China’s aluminum sector must shut down inefficient coal power to meet climate goals – report | Instant News

(Reuters) – China’s aluminum sector will have to cover a dedicated power capacity equivalent to more than Germany’s entire coal fleet over the next decade to keep Beijing on track to fulfill its carbon pledge, said climate think-tank Ember.

FILE PHOTOS: Aluminum bar stock seen inside factory in Dongguan, China April 10, 2018. REUTERS / Bobby Yip

China accounts for more than half of global aluminum production, producing 37 million tonnes by 2020. President Xi Jinping has promised that China will achieve peak emissions by 2030 and carbon neutrality by 2060.
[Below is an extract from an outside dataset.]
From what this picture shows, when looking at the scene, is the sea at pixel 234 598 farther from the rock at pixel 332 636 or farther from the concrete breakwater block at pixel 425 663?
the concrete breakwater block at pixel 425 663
Ember, in a report to be published on Monday, said last year’s record aluminum output emitted more CO2 than several countries, including Indonesia and Brazil.

China will need to close around 47 gigawatts of inefficient subcritical coal power capacity dedicated to aluminum over the next 10 years or more if it is to become carbon neutral by mid-century, report author Muyi Yang told Reuters.

The total German coal power capacity is 42 GW.

Chinese aluminum makers have long relied on off-grid captive power plants for energy-intensive smelting processes, with generating units alone accounting for about 65% of the electricity they use, according to Yang.

But they are being pushed by the government to use cleaner sources of electricity and join China’s long-awaited emissions trading scheme in the low-carbon aluminum drive.

Recent years have seen a significant migration of aluminum capacity to China’s southwestern Yunnan province, which has abundant hydropower resources.

But “further action is still needed,” said Yang, a senior electricity policy analyst at Ember. “The magnitude of the challenge is enormous.”

Smelters should use cleaner electricity when available but can also improve production efficiency and do better recycling of aluminum, he said, adding China should encourage more efficient use of aluminum throughout its economy.

More than 45% of China’s inefficient captive coal capacity is at the heart of the Shandong province’s smelter, said Ember, with more than a third, or 17 GW, owned by China’s leading private sector producer Hongqiao Group.

Hongqiao, one of the smelters that has moved capacity to Yunnan, did not immediately respond to a request for comment.